| GIVEN PROBLEM |
Would you transcribe the listing that follows, character for character, and omit its images?

## BEGIN

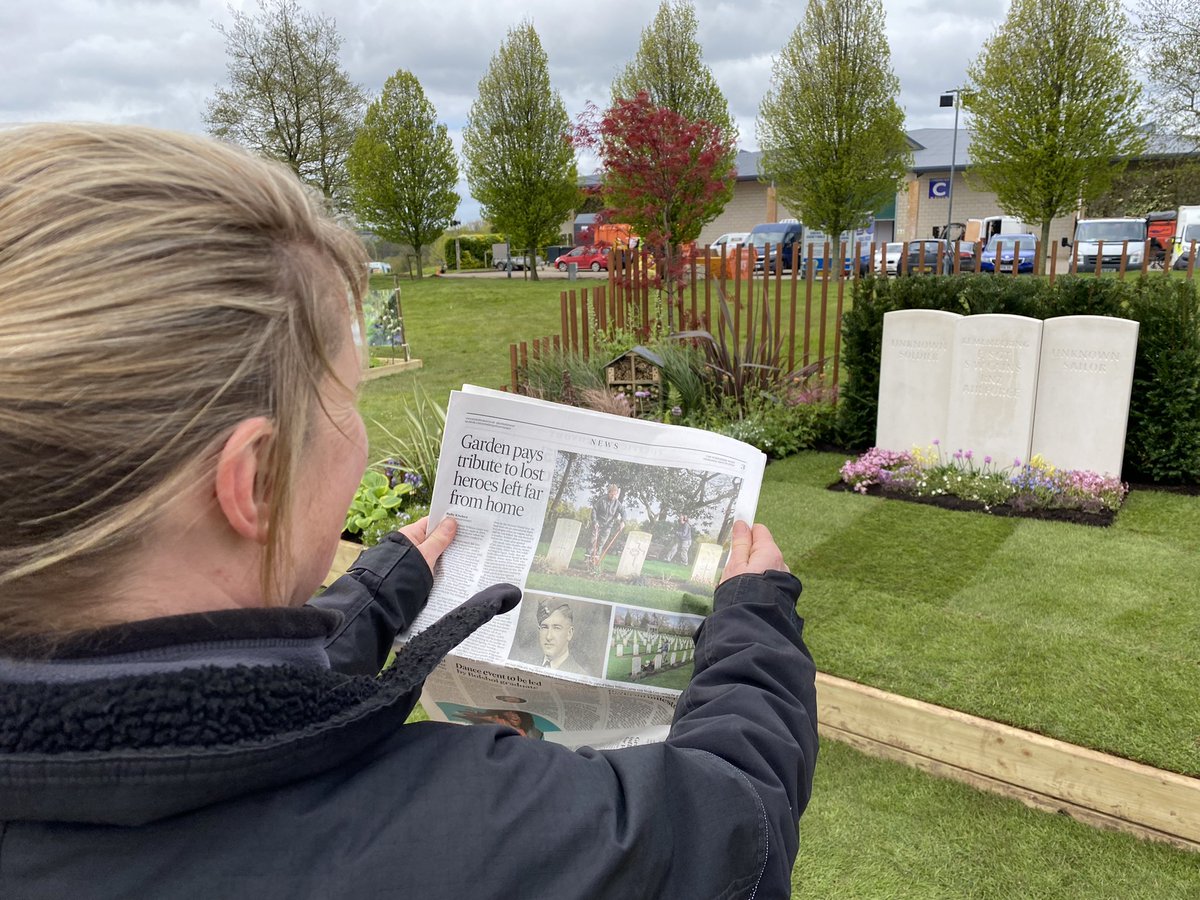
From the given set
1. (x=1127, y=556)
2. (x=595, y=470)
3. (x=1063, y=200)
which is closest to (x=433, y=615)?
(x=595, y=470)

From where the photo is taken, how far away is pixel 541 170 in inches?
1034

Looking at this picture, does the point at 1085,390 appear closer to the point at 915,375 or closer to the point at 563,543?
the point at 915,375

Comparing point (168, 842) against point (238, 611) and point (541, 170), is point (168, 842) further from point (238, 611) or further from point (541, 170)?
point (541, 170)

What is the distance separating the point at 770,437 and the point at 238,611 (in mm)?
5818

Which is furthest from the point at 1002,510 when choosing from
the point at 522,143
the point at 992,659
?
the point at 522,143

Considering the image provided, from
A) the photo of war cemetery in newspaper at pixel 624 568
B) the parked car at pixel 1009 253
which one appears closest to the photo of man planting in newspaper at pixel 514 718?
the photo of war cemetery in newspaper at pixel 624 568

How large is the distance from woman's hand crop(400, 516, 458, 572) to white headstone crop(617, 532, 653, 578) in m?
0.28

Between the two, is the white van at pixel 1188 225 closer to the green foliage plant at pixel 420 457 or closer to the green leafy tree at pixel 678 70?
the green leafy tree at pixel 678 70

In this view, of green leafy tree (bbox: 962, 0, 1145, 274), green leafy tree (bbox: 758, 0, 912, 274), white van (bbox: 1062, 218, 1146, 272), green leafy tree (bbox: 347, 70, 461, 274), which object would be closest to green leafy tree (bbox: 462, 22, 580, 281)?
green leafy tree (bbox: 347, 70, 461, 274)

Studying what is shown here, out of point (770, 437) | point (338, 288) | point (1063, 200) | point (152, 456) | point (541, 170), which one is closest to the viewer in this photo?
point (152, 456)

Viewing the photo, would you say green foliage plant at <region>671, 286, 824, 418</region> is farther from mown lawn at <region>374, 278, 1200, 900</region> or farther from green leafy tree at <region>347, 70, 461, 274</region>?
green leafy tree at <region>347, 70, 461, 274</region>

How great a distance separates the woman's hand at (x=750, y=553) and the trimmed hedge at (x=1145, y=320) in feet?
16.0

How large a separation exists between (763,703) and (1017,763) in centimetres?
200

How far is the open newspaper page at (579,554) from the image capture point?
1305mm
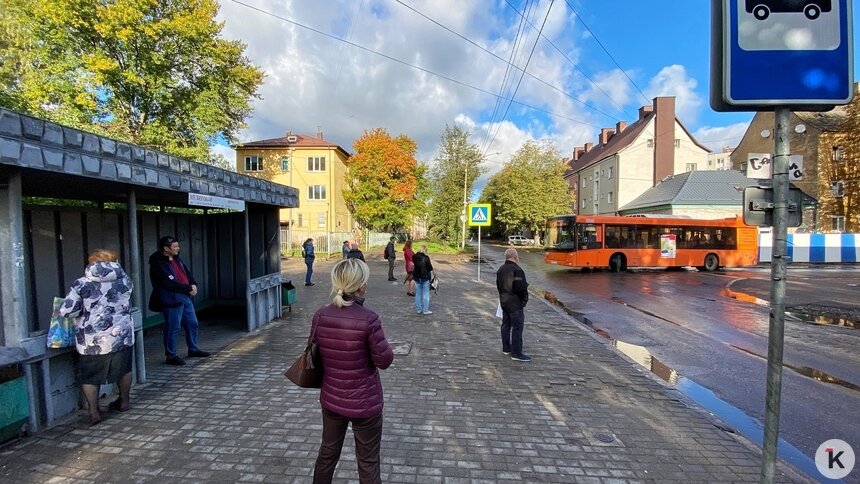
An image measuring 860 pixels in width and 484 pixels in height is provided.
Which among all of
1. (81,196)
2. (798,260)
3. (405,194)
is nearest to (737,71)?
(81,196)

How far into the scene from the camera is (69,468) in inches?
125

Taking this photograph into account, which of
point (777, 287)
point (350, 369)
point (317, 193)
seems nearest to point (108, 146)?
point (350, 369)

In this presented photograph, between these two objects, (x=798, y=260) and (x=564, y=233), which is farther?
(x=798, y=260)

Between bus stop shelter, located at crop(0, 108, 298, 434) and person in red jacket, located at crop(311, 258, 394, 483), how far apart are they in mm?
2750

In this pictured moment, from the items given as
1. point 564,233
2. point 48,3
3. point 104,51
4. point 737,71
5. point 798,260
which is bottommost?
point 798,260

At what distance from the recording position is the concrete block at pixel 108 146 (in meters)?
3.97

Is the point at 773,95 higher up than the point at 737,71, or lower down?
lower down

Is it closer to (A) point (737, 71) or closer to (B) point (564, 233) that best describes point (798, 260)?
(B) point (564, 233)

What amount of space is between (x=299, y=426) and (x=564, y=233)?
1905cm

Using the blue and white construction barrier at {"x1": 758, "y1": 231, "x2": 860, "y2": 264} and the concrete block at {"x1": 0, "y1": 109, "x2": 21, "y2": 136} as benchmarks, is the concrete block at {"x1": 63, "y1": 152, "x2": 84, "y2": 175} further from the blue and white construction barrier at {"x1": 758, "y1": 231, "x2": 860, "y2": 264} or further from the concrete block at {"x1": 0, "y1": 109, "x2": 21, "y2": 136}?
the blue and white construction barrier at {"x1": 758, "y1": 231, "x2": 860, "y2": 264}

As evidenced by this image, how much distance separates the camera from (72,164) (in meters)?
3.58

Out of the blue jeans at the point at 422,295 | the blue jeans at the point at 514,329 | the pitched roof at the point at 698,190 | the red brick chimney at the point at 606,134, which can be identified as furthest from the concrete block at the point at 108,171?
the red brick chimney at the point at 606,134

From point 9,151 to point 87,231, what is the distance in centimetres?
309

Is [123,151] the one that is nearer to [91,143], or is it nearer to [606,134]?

## END

| EXERCISE OUTPUT |
From the given set
1. (x=1127, y=556)
2. (x=595, y=470)
3. (x=1063, y=200)
which is closest to (x=433, y=615)?
(x=595, y=470)

From where the photo is taken, how far away is pixel 541 170 in inches?
1034

Looking at this picture, does the point at 1085,390 appear closer to the point at 915,375 or closer to the point at 563,543?
the point at 915,375

Comparing point (168, 842) against point (238, 611) and point (541, 170), is point (168, 842) further from point (238, 611) or further from point (541, 170)?
point (541, 170)

What is the distance separating the point at 770,437 and the point at 238,611 (in mm)?
5818

Which is furthest from the point at 1002,510 when choosing from
the point at 522,143
the point at 992,659
?
the point at 522,143

Considering the image provided, from
A) the photo of war cemetery in newspaper at pixel 624 568
B) the parked car at pixel 1009 253
which one appears closest to the photo of man planting in newspaper at pixel 514 718?
the photo of war cemetery in newspaper at pixel 624 568

How large is the distance from woman's hand crop(400, 516, 458, 572) to white headstone crop(617, 532, 653, 578) in m?
0.28

Between the two, is the white van at pixel 1188 225 closer to the green foliage plant at pixel 420 457 or closer to the green leafy tree at pixel 678 70?
the green leafy tree at pixel 678 70

In this view, of green leafy tree (bbox: 962, 0, 1145, 274), green leafy tree (bbox: 758, 0, 912, 274), white van (bbox: 1062, 218, 1146, 272), green leafy tree (bbox: 347, 70, 461, 274), which object would be closest to green leafy tree (bbox: 462, 22, 580, 281)?
green leafy tree (bbox: 347, 70, 461, 274)

Studying what is shown here, out of point (770, 437) | point (338, 288) | point (1063, 200) | point (152, 456) | point (541, 170), which one is closest to the viewer in this photo?
point (152, 456)

Viewing the photo, would you say green foliage plant at <region>671, 286, 824, 418</region> is farther from mown lawn at <region>374, 278, 1200, 900</region> or farther from green leafy tree at <region>347, 70, 461, 274</region>?
green leafy tree at <region>347, 70, 461, 274</region>

How great a distance separates the woman's hand at (x=750, y=553) and the trimmed hedge at (x=1145, y=320) in feet?
16.0

How large a separation exists between (763,703) and (1017,763) in centimetres?
200

How far is the open newspaper page at (579,554) from the image capture point?
1305mm
An image measuring 860 pixels in width and 484 pixels in height is provided.
Which among all of
1. (81,196)
2. (798,260)
3. (405,194)
is nearest to (737,71)?
(81,196)

How far into the scene from the camera is (69,468) in inches?
125

Taking this photograph into account, which of
point (777, 287)
point (350, 369)
point (317, 193)
seems nearest to point (108, 146)?
point (350, 369)

In this presented photograph, between these two objects, (x=798, y=260) and (x=564, y=233), which is farther?
(x=798, y=260)

Between bus stop shelter, located at crop(0, 108, 298, 434) and person in red jacket, located at crop(311, 258, 394, 483), how far apart are they in mm?
2750

In this pictured moment, from the items given as
1. point 564,233
2. point 48,3
3. point 104,51
4. point 737,71
5. point 798,260
which is bottommost?
point 798,260

At what distance from the recording position is the concrete block at pixel 108 146 (in meters)?
3.97

Is the point at 773,95 higher up than the point at 737,71, or lower down?
lower down

Is it closer to (A) point (737, 71) or closer to (B) point (564, 233) that best describes point (798, 260)?
(B) point (564, 233)

What amount of space is between (x=299, y=426) and (x=564, y=233)?
1905cm

Using the blue and white construction barrier at {"x1": 758, "y1": 231, "x2": 860, "y2": 264} and the concrete block at {"x1": 0, "y1": 109, "x2": 21, "y2": 136} as benchmarks, is the concrete block at {"x1": 63, "y1": 152, "x2": 84, "y2": 175} further from the blue and white construction barrier at {"x1": 758, "y1": 231, "x2": 860, "y2": 264} or further from the concrete block at {"x1": 0, "y1": 109, "x2": 21, "y2": 136}?
the blue and white construction barrier at {"x1": 758, "y1": 231, "x2": 860, "y2": 264}

As evidenced by this image, how much distance separates the camera from (72,164) (in meters)?
3.58

Out of the blue jeans at the point at 422,295 | the blue jeans at the point at 514,329 | the pitched roof at the point at 698,190 | the red brick chimney at the point at 606,134, which can be identified as furthest from the concrete block at the point at 108,171?
the red brick chimney at the point at 606,134

From point 9,151 to point 87,231, what is the distance in centimetres?
309

Is [123,151] the one that is nearer to [91,143], or is it nearer to [606,134]?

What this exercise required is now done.